Zemsky plied his trade as a user-design expert only three days after joining Detachment 12, also known as Kessel Run. He is working on another application called Athena. This mythologically-inspired application enables certification tracking in maintenance units by asking supervisors to add their Airmen’s certification statuses digitally, feeding into a more complete assignment process.

Putting enough people on duty to tackle every problem that rolls into the hangar is a crucial step for any maintenance unit. Athena could make that a nearly frictionless process.

Another team, Monocle, led by Maj. Jennifer Kannegaard, project manager, is in initial discovery phases for an application that could one day provide technical orders, or TOs, to maintainers in a user-friendly way. Maintainers need TOs any time they touch an aircraft, but the current process for distributing TOs is wasteful and time-intensive and TO viewers are clunky at best.

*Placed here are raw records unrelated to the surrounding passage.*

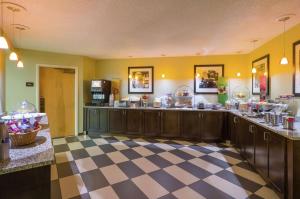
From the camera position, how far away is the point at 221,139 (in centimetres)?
442

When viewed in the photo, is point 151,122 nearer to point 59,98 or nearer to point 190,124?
point 190,124

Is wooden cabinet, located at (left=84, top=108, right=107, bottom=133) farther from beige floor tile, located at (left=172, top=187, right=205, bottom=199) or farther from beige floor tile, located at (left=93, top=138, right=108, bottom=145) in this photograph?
beige floor tile, located at (left=172, top=187, right=205, bottom=199)

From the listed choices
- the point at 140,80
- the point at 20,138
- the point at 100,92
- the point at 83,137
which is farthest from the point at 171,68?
the point at 20,138

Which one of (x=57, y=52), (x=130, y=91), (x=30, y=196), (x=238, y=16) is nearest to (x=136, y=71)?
(x=130, y=91)

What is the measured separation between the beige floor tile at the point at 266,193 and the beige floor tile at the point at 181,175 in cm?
79

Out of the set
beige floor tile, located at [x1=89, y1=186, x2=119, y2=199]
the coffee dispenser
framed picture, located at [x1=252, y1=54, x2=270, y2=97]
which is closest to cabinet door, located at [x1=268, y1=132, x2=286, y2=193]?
framed picture, located at [x1=252, y1=54, x2=270, y2=97]

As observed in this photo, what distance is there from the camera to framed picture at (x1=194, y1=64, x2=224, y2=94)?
4996mm

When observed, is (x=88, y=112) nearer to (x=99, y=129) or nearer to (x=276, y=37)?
(x=99, y=129)

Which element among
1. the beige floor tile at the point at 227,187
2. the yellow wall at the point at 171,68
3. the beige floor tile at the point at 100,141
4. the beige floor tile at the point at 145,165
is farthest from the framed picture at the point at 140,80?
the beige floor tile at the point at 227,187

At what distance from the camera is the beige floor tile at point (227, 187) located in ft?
7.22

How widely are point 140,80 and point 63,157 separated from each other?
10.1 feet

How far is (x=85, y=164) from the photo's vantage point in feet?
10.2

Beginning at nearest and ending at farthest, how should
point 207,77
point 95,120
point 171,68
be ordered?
point 207,77 < point 95,120 < point 171,68

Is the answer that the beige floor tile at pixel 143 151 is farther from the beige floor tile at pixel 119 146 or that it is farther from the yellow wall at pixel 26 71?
the yellow wall at pixel 26 71
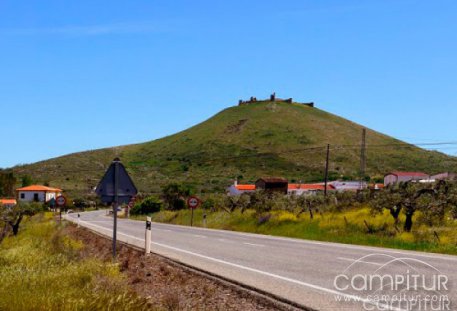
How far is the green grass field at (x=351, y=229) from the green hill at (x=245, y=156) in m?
59.8

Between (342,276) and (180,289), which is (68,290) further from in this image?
(342,276)

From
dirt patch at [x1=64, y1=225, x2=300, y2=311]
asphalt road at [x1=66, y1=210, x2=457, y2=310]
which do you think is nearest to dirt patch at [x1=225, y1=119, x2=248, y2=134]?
asphalt road at [x1=66, y1=210, x2=457, y2=310]

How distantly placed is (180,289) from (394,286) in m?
3.52

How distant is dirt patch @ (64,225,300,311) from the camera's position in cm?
781

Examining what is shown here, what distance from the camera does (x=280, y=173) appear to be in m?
115

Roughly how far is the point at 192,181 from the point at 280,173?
21.1m

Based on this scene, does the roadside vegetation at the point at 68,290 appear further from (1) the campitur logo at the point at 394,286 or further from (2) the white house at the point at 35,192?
(2) the white house at the point at 35,192

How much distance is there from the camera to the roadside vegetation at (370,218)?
2039 cm

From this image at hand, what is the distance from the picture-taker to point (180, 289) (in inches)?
374

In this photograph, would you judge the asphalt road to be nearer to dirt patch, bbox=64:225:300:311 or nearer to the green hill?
dirt patch, bbox=64:225:300:311

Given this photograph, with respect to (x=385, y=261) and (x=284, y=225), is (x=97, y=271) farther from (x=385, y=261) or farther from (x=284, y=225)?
(x=284, y=225)

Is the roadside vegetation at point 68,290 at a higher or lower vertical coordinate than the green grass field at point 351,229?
higher

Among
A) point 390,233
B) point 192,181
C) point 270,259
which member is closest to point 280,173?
point 192,181

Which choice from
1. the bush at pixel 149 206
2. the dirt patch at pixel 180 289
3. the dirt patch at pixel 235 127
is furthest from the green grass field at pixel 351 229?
the dirt patch at pixel 235 127
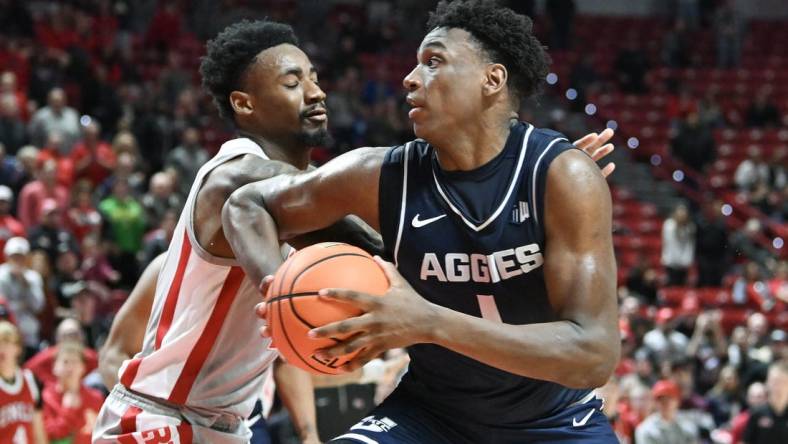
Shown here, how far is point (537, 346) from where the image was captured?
3.42 m

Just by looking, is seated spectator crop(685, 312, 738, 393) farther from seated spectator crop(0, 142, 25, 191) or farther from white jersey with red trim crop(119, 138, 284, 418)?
white jersey with red trim crop(119, 138, 284, 418)

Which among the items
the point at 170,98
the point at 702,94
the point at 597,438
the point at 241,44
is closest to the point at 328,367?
the point at 597,438

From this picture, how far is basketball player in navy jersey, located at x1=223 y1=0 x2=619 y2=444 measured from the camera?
12.0ft

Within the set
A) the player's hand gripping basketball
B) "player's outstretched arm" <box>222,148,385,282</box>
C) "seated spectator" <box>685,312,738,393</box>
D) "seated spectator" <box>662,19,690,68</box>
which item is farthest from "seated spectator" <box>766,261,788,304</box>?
the player's hand gripping basketball

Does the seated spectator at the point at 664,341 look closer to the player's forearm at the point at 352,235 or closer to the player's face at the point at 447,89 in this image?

Each Mad Hatter team has found success by maintaining tight ties with the 57th Wing aircraft maintainers in order to meet customer needs and ensure their final application contributes directly to aircraft readiness.

Kronos and Titan are already helping one Nellis AFB unit, and the Mad Hatter team is eyeing the next step in the Agile development process. Capizzi and the Mad Hatter team of 70 government-led personnel are laying groundwork to scale their work for use in more F-35 maintenance units, possibly to include sister services’ and allied F-35 variants.